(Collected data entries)

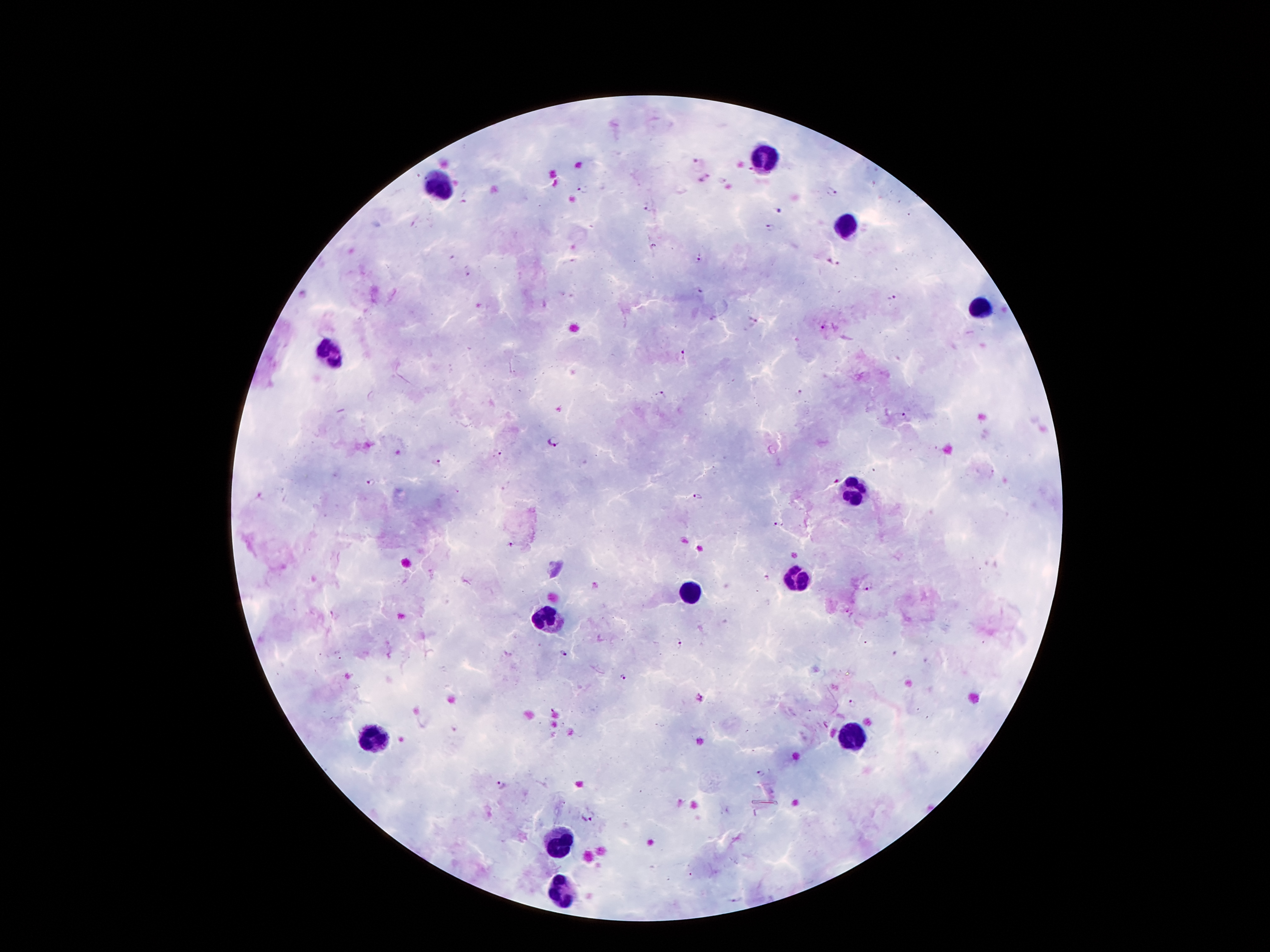

Approximate centers as (x, y) in pixels.
Leukocytes: (766, 159), (438, 184), (844, 228), (980, 306), (329, 352), (852, 493), (795, 574), (692, 591), (547, 621), (850, 736), (375, 738), (560, 839), (562, 891).

Malaria parasite locations: (698, 161), (705, 178), (722, 179), (581, 188), (832, 193), (648, 209), (779, 211), (769, 227), (699, 259), (833, 262), (467, 270), (698, 292), (891, 297), (752, 321), (822, 328), (684, 354), (660, 393), (903, 416), (553, 442), (497, 453), (437, 462), (370, 484), (697, 497), (778, 525), (511, 544), (867, 586), (334, 615), (678, 643), (563, 653), (622, 678), (699, 698), (852, 703), (455, 727), (760, 773), (502, 785), (587, 815). Smartphone photograph taken through the microscope eyepiece. Image is 1270×952 pixels. Giemsa-stained preparation. Patient malaria status: infected with Plasmodium falciparum. 100x magnification. Thick blood smear. One field from this slide.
Report the malaria status of this cell.
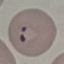
It is parasitized.

Automatically extracted cell patch, resized to 64 × 64 pixels. Acquired by smartphone through the microscope eyepiece. Thin blood smear. Giemsa-stained preparation.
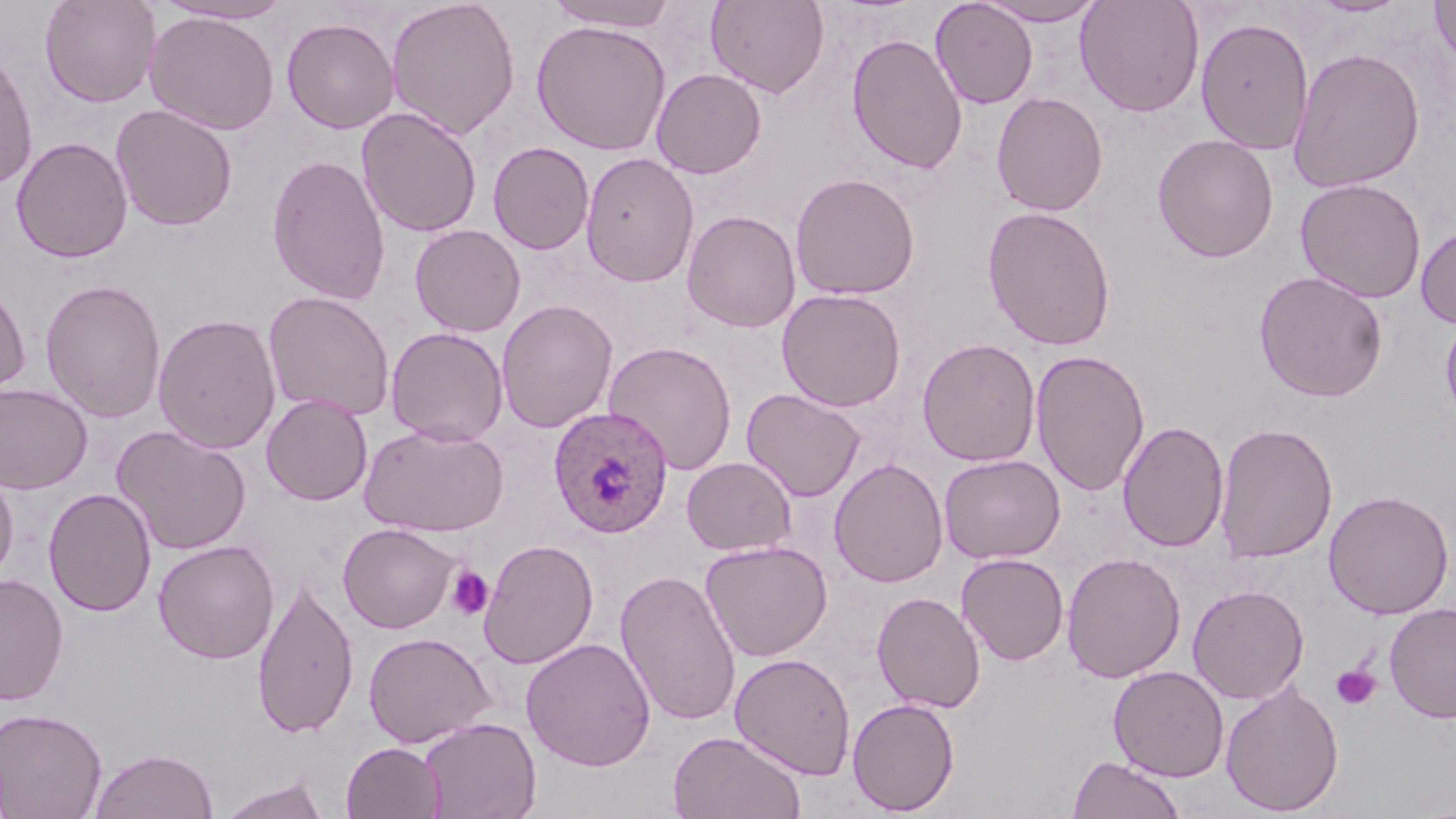

slide-level diagnosis = Plasmodium ovale
stain = May-Grünwald-Giemsa
field of view = single
image size = 1456×819 pixels
Plasmodium ovale-infected red blood cell locations = approximate bounding boxes as [x1, y1, x2, y2] in pixels: [549, 405, 673, 538]
platelet locations = approximate bounding boxes as [x1, y1, x2, y2] in pixels: [446, 564, 494, 621], [1331, 664, 1381, 712]
preparation = thin blood smear
uninfected red blood cell locations = approximate bounding boxes as [x1, y1, x2, y2] in pixels: [39, 0, 161, 108], [385, 0, 521, 139], [547, 0, 679, 31], [705, 0, 830, 98], [930, 0, 1039, 109], [976, 0, 1107, 25], [1075, 0, 1205, 117], [1308, 0, 1412, 17], [1430, 0, 1456, 70], [155, 1, 296, 25], [144, 10, 280, 135], [1195, 16, 1314, 155], [281, 17, 400, 134], [531, 20, 672, 156], [847, 32, 967, 174], [1288, 46, 1425, 193], [0, 49, 39, 189], [650, 68, 766, 178], [991, 92, 1108, 216], [111, 104, 238, 231], [356, 107, 482, 238], [1152, 133, 1279, 262], [11, 136, 133, 263], [488, 141, 595, 255], [266, 152, 391, 305], [580, 152, 700, 288], [789, 172, 921, 300], [1295, 178, 1427, 303], [1276, 180, 1409, 399], [982, 205, 1117, 350], [682, 209, 801, 333], [409, 224, 526, 337], [1416, 224, 1456, 328], [1254, 271, 1388, 402], [40, 279, 167, 423], [0, 280, 32, 402], [776, 288, 906, 411], [263, 291, 395, 421], [496, 299, 617, 433], [1440, 310, 1456, 431], [152, 312, 282, 454], [386, 326, 509, 445], [917, 337, 1041, 467], [603, 340, 738, 475], [1030, 348, 1150, 498], [0, 383, 93, 494], [742, 387, 866, 502], [261, 393, 373, 506], [1118, 420, 1228, 553], [359, 422, 508, 537], [1215, 422, 1338, 564], [112, 425, 252, 556], [939, 454, 1065, 564], [682, 456, 797, 556], [829, 457, 949, 588], [0, 460, 19, 586], [43, 488, 157, 616], [1323, 489, 1454, 619], [339, 523, 458, 633], [153, 539, 279, 664], [479, 539, 599, 669], [699, 540, 833, 662], [1061, 551, 1186, 683], [956, 553, 1069, 665], [615, 568, 742, 727], [0, 573, 69, 706], [251, 576, 359, 740], [1187, 584, 1310, 704], [871, 591, 986, 713], [1384, 602, 1456, 724], [362, 631, 496, 748], [520, 637, 657, 771], [730, 652, 856, 780], [1107, 665, 1229, 782], [1220, 681, 1344, 816], [847, 697, 960, 815], [0, 706, 108, 818], [419, 717, 541, 819], [668, 730, 806, 819], [341, 742, 446, 819], [89, 747, 218, 819], [1068, 754, 1185, 818], [217, 775, 331, 819]
modality = optical microscopy
magnification = 1000x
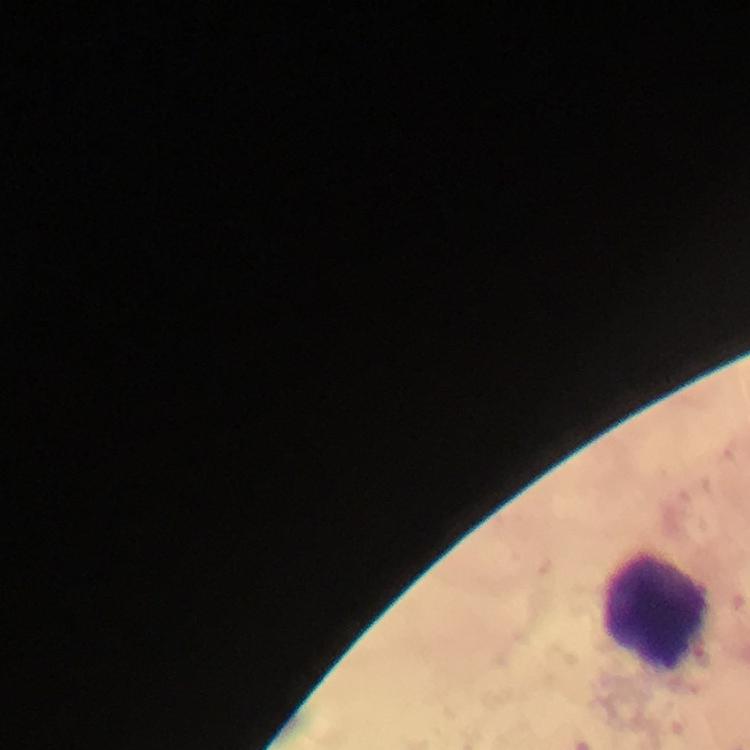

context = from a malaria diagnostic workup
magnification = 100x
preparation = thick smear
malaria parasites = none seen
cropped from = one field of view
capture = smartphone camera through the microscope
immersion oil = applied
stain = Giemsa
image size = 750×750 pixels
leukocyte locations = approximate centers as [x, y] in pixels: [658, 612]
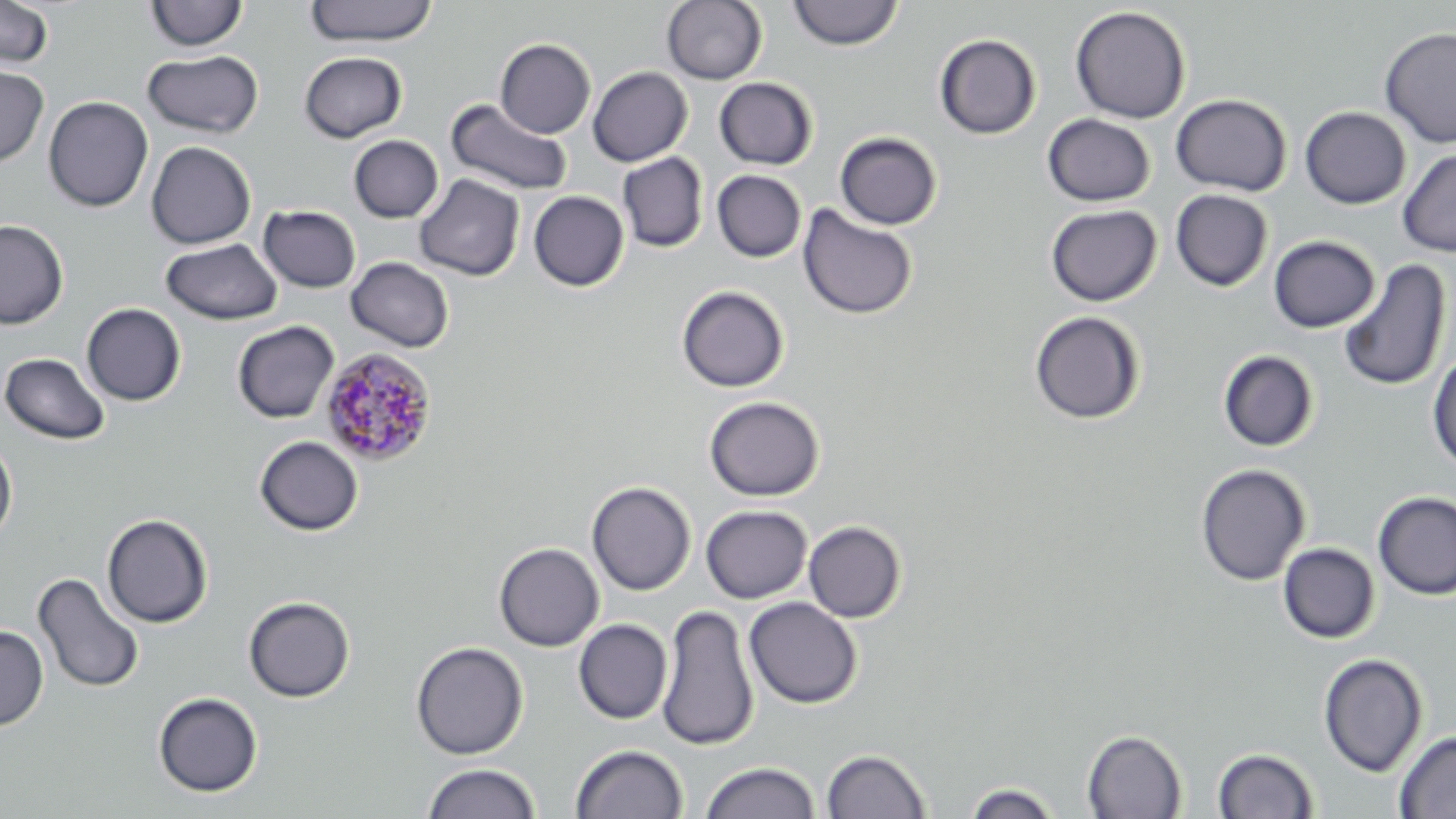

Summary:
  - Coordinate format: approximate bounding boxes as named x1/y1/x2/y2 corners in pixels
  - Uninfected red blood cell locations: (x1=0, y1=0, x2=55, y2=70), (x1=305, y1=0, x2=438, y2=47), (x1=661, y1=0, x2=767, y2=85), (x1=144, y1=1, x2=248, y2=53), (x1=787, y1=1, x2=904, y2=51), (x1=1069, y1=5, x2=1191, y2=123), (x1=1378, y1=26, x2=1456, y2=149), (x1=934, y1=34, x2=1041, y2=140), (x1=495, y1=38, x2=595, y2=138), (x1=143, y1=50, x2=264, y2=139), (x1=299, y1=51, x2=408, y2=142), (x1=0, y1=63, x2=49, y2=168), (x1=588, y1=66, x2=692, y2=166), (x1=714, y1=77, x2=818, y2=170), (x1=1171, y1=94, x2=1292, y2=196), (x1=43, y1=96, x2=153, y2=212), (x1=445, y1=98, x2=573, y2=197), (x1=1300, y1=106, x2=1411, y2=209), (x1=1042, y1=114, x2=1156, y2=206), (x1=834, y1=131, x2=943, y2=230), (x1=349, y1=135, x2=443, y2=222), (x1=146, y1=141, x2=256, y2=249), (x1=1397, y1=148, x2=1456, y2=257), (x1=617, y1=152, x2=708, y2=252), (x1=711, y1=170, x2=806, y2=262), (x1=414, y1=174, x2=525, y2=281), (x1=1170, y1=189, x2=1274, y2=291), (x1=528, y1=191, x2=629, y2=291), (x1=797, y1=203, x2=918, y2=320), (x1=1045, y1=204, x2=1162, y2=306), (x1=258, y1=205, x2=361, y2=293), (x1=0, y1=219, x2=68, y2=329), (x1=1268, y1=235, x2=1379, y2=333), (x1=161, y1=237, x2=283, y2=325), (x1=345, y1=257, x2=454, y2=353), (x1=1337, y1=258, x2=1451, y2=393), (x1=676, y1=285, x2=789, y2=393), (x1=82, y1=303, x2=186, y2=406), (x1=1028, y1=311, x2=1146, y2=425), (x1=232, y1=321, x2=339, y2=423), (x1=1218, y1=350, x2=1319, y2=451), (x1=1427, y1=350, x2=1456, y2=472), (x1=1, y1=351, x2=111, y2=446), (x1=703, y1=396, x2=825, y2=501), (x1=254, y1=436, x2=363, y2=535), (x1=0, y1=439, x2=17, y2=544), (x1=1194, y1=463, x2=1311, y2=586), (x1=586, y1=481, x2=696, y2=595), (x1=1372, y1=491, x2=1456, y2=600), (x1=701, y1=505, x2=812, y2=603), (x1=102, y1=513, x2=213, y2=628), (x1=804, y1=520, x2=906, y2=622), (x1=494, y1=542, x2=604, y2=651), (x1=1278, y1=542, x2=1380, y2=643), (x1=32, y1=572, x2=145, y2=694), (x1=243, y1=596, x2=355, y2=703), (x1=744, y1=597, x2=862, y2=709), (x1=656, y1=603, x2=759, y2=751), (x1=574, y1=619, x2=672, y2=724), (x1=0, y1=625, x2=49, y2=730), (x1=410, y1=641, x2=528, y2=759), (x1=1318, y1=653, x2=1427, y2=776), (x1=153, y1=692, x2=263, y2=797), (x1=1081, y1=729, x2=1187, y2=818), (x1=1393, y1=729, x2=1456, y2=818), (x1=570, y1=744, x2=688, y2=819), (x1=1212, y1=747, x2=1319, y2=818), (x1=821, y1=748, x2=932, y2=819), (x1=700, y1=761, x2=820, y2=819), (x1=421, y1=762, x2=541, y2=819), (x1=964, y1=781, x2=1062, y2=818)
  - Plasmodium malariae-infected red blood cell locations: (x1=319, y1=347, x2=437, y2=467)
  - Slide-level diagnosis: Plasmodium malariae
  - Magnification: 1000x
  - Preparation: thin blood film
  - Image size: 1456×819 pixels
  - Stain: May-Grünwald-Giemsa
  - Modality: optical microscopy
  - Field of view: single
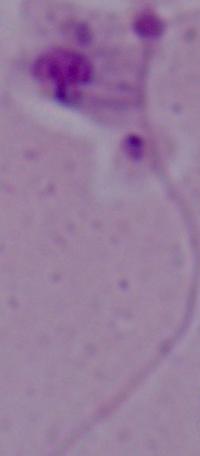

{
  "identification": "Leishmania",
  "modality": "micrograph",
  "magnification": "1000x"
}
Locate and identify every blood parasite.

### What you should do
Scan the records above for the lines holding "field of view = single" and "Plasmodium ovale-infected red". Transcribe those two and every line between them word for word, and no others.

### Answer for this exercise
field of view = single
image size = 1456×819 pixels
Plasmodium ovale-infected red blood cell locations = approximate bounding boxes as [x1, y1, x2, y2] in pixels: [549, 405, 673, 538]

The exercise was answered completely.